» TEXT EXTRACT:
◇ ◇ ◇ ◇ ◇
Unfortunately for B&N, there’s only one way to keep fighting the Book Wars – to have both reading apps for other devices and your own devices (both Reading Tablets and eReaders).

It seems inevitable that Kobo will become the Pepsi to Kindle’s Coca Cola

Kobo is making a lot of good aggressive moves. It is fighting in Reading Tablets and eReaders. Its first few efforts have been terrible – However, it has been improving gradually, and at some point of time it’ll catch up. With the Kobo Aura HD it has really put the pressure on Kindle and Nook. Now Kindle Paperwhite 2 and Nook Glowlight 2 have to deliver.

As it grows likelier and likelier that B&N is going to leave Reading Tablets and eReaders. As Kobo keeps improving and pushing and expanding worldwide aggressively. It becomes more and more likely that Kobo will become the #2 eBook seller and the #2 eReader seller worldwide.

Once that happens, Amazon will find that Kindle vs Kobo is a much more dangerous fight for it than Kindle vs Nook. Rakuten is an Internet giant conglomerate (much like Amazon), and knows how to fight the Digital Book Wars much better than B&N.

By 2015 we might have Amazon wishing B&N had done better with Nook, and stayed around as an annoying but contained #2. Kindle vs Kobo is going to make Kindle vs Nook seem like a walk in the park.

Kindle Watch? Kindle Phone? What’s Next for Kindle?

Mary Meeker has her annual Internet Trends report up. It instantly made me think of Amazon releasing a Kindle Phone, and perhaps even a Kindle Watch.

Basically, Mary Meeker points out some amazing things –

  1. There are 2.4 billion Global Internet users. US has 78% population penetration. On the other hand, China has just 48% population penetration and India has a measly 11% population penetration. Amazon obviously recognizes this as it’s made Kindle Fire HD and its App Store available in China. It even added support for paid apps in China before Google did.
  2. The population penetration of the Top 14 Markets is just 34%. That suggests a doubling in the number of people who have Internet access isn’t inconceivable. The new growth is likely to come from smart phones and phones and tablets.
  3. Mobile OSes made in the US (Android, iOS, Windows Phone) have 88% market share. Six years ago they had 5% market share.
  4. The Mobile Market is so big that Amazon has to get into it. Kindle Phone isn’t an IF, it’s a WHEN.
◇ ◇ ◇ ◇ ◇
» MATERIAL PROVIDED:
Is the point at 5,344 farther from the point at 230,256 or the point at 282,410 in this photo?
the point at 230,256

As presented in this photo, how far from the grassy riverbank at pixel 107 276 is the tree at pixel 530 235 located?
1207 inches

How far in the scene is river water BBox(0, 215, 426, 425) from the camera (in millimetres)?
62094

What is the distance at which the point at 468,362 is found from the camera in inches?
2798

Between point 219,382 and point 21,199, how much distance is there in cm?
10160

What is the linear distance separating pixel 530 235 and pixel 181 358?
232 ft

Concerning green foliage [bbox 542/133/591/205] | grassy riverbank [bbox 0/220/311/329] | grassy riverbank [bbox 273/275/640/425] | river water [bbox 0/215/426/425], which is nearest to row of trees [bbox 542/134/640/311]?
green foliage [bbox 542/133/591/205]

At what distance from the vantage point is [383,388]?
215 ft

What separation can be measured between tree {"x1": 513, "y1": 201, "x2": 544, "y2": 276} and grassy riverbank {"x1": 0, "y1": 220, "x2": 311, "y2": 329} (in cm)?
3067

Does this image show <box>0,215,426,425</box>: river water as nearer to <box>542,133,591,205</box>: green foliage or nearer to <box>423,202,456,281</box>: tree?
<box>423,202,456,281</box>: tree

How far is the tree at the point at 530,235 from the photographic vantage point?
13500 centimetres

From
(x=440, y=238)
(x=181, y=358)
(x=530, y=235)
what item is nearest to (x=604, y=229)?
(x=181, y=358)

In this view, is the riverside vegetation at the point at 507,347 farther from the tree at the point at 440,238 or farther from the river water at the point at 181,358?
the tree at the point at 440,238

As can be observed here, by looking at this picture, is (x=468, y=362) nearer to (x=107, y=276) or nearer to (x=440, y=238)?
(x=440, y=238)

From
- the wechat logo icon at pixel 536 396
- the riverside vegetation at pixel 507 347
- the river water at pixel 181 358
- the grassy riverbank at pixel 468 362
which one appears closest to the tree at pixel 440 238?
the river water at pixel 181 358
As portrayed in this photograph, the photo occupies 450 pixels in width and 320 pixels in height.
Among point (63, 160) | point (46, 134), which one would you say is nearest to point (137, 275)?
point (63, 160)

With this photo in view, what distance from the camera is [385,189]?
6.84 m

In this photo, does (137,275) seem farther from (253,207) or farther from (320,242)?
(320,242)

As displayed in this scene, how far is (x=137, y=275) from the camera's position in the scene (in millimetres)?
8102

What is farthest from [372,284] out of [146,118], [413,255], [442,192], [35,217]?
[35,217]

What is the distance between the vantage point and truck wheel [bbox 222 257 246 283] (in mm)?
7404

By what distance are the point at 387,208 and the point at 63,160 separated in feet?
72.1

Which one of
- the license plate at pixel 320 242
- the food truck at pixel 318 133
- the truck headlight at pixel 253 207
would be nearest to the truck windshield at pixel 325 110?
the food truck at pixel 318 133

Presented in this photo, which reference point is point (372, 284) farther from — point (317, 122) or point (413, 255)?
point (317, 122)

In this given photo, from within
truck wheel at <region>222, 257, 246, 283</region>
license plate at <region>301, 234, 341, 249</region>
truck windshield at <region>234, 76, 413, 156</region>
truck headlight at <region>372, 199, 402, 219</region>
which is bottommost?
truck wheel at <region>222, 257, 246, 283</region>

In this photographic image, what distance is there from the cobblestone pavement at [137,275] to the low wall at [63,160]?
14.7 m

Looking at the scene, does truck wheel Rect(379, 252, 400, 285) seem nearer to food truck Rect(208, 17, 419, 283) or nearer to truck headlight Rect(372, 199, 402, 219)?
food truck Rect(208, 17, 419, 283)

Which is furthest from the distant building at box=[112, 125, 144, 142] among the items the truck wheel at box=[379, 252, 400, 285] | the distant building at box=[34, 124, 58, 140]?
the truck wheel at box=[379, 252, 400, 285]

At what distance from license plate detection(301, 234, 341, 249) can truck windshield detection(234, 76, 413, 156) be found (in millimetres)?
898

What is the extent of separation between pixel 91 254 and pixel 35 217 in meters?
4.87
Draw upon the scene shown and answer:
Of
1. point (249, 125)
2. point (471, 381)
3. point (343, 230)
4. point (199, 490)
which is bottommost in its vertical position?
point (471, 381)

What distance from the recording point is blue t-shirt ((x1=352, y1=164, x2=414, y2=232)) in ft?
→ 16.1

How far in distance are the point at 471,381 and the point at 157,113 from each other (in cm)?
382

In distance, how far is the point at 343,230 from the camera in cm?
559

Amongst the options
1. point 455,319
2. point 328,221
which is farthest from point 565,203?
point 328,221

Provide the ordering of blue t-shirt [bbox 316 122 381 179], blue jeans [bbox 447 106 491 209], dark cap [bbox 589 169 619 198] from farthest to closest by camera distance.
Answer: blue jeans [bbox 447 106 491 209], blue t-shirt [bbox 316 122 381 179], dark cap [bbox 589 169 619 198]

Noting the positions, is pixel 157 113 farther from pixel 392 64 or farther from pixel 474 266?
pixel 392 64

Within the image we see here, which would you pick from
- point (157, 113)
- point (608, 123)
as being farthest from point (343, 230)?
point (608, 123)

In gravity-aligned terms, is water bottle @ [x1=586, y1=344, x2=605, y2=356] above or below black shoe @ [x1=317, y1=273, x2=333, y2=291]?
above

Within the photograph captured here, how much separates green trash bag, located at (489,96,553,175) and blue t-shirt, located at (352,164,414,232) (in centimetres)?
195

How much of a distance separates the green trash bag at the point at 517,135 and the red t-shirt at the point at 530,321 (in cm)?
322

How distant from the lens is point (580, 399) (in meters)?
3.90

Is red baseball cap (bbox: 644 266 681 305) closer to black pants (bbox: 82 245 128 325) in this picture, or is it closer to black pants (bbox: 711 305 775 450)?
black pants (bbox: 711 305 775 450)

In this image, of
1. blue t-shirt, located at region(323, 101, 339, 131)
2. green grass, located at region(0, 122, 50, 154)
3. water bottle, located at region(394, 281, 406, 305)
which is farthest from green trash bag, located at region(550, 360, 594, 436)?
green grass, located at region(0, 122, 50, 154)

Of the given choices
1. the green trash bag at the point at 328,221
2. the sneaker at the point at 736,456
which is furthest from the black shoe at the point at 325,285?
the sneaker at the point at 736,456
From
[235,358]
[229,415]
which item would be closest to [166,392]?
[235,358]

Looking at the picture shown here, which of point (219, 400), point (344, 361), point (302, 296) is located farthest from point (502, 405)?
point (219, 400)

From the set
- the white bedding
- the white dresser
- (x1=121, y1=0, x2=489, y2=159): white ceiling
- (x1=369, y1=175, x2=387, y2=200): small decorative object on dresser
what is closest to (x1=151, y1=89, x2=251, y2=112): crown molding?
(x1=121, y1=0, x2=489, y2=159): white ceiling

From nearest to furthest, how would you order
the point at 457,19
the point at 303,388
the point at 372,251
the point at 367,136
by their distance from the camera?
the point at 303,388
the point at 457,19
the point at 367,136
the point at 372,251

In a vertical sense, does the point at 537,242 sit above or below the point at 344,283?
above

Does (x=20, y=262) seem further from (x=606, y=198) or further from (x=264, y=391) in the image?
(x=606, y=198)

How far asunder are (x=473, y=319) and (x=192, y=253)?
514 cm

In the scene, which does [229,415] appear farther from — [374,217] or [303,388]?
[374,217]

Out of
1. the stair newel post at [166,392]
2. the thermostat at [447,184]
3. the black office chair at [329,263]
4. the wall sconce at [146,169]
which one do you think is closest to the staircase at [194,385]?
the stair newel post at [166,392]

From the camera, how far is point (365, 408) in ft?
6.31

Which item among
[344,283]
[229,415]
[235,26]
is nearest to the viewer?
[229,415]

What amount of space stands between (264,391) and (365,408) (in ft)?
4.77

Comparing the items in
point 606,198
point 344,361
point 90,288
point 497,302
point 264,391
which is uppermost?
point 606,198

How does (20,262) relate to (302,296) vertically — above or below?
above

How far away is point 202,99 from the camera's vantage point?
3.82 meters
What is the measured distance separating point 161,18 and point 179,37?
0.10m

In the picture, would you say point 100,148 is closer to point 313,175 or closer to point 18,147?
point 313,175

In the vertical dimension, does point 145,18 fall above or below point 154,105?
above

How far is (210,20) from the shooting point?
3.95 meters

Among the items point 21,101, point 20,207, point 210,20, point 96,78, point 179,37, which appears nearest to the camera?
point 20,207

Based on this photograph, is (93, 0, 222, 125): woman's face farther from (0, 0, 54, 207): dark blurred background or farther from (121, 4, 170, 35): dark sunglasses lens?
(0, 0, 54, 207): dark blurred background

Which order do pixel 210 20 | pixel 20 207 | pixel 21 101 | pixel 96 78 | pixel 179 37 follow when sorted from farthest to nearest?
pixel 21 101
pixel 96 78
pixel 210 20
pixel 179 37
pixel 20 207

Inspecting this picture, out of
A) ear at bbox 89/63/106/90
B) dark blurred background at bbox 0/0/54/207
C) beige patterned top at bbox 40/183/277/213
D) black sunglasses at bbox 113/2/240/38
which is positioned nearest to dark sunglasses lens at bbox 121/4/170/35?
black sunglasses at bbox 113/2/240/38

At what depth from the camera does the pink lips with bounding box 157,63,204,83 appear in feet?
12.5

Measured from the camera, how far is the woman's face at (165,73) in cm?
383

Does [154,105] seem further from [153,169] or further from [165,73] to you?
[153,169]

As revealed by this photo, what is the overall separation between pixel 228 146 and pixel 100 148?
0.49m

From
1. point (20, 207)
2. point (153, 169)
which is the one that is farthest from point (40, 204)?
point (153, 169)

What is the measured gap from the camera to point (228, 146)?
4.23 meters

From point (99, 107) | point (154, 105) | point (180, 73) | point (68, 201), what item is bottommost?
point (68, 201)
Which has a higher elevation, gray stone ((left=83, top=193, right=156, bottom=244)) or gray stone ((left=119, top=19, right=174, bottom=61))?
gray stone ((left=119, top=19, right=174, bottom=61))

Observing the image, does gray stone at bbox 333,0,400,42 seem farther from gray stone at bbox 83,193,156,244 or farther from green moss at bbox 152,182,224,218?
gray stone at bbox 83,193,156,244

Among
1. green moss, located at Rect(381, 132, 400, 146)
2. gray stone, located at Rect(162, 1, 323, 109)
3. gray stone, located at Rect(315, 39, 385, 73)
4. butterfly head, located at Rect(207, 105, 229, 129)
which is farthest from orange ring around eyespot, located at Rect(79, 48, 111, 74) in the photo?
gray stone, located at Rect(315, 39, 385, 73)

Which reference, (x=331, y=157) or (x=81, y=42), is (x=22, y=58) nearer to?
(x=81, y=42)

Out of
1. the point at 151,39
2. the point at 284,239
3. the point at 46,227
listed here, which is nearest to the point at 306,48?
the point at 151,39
◇ ◇ ◇ ◇ ◇
» BRIEF: List the mobile operating systems that the piece on Kindle, Nook and Kobo names as made in the US. The material isn't needed for this.

» WRITTEN RESPONSE: Android, iOS, Windows Phone